In my internet wanderings recently, I happened across a mesmerizing gallery of images from Mars. As landscapes, the images are not really what you’d call beautiful, (unless you’re a geologist) consisting of monochrome fields of rocks and dirt. So what. Hey, what about the fact that… they are from friggin’ MARS!! How complacent with high technology and engineering are we that these pictures weren’t splashed everywhere across the internet? I don’t have the data, but I’d bet the house that Kim Kardashian got more hits at the time NASA released the Mars images. Not that long ago, the entire world came to a standstill and crowded around small black & white televisions to decipher the shadowy, grainy images from the first moonwalk. The moon is only a hop, skip and jump from us. The crisp, color images from Mars have traveled at least 34 million miles! Truly and literally amazing.
And this got me thinking about the delivery of the first images from a former “new world” that happened in the late 1500’s when explorers and entrepreneurs ventured to that era’s version of Mars - the North American continent. Though the technology back then consisted of graphite, ink and watercolor paint, the task was the same: capture the beauty of a wondrous new land and bring it home.
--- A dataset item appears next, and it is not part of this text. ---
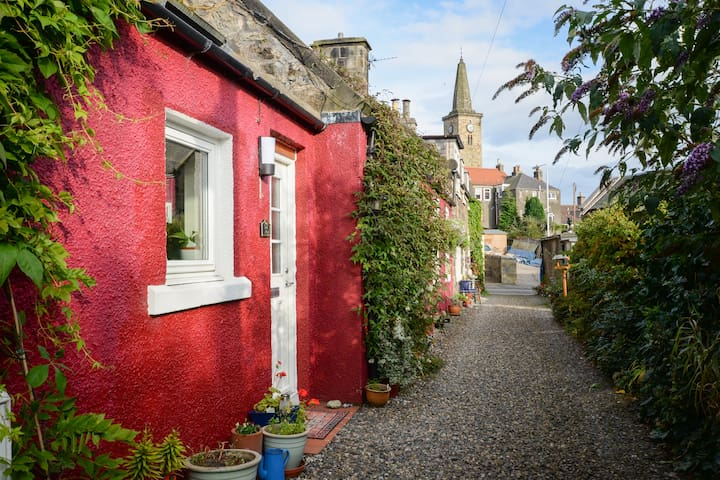 Red cottage, near Outlander locations!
One of the first to attempt this was John White, a English artist and intrepid traveler who is credited with making the earliest images of America. White traveled with the early settlers to Roanoke Island in 1585, where he was commissioned to make watercolor sketches of the natives and their world. These images were copied into engravings back in England and widely published and marveled over. Incidentally, White was among the party that returned to Roanoke three years later and discovered the mysterious disappearance of the colony.
I wonder who will be the first artist to paint plain air on the Red Planet?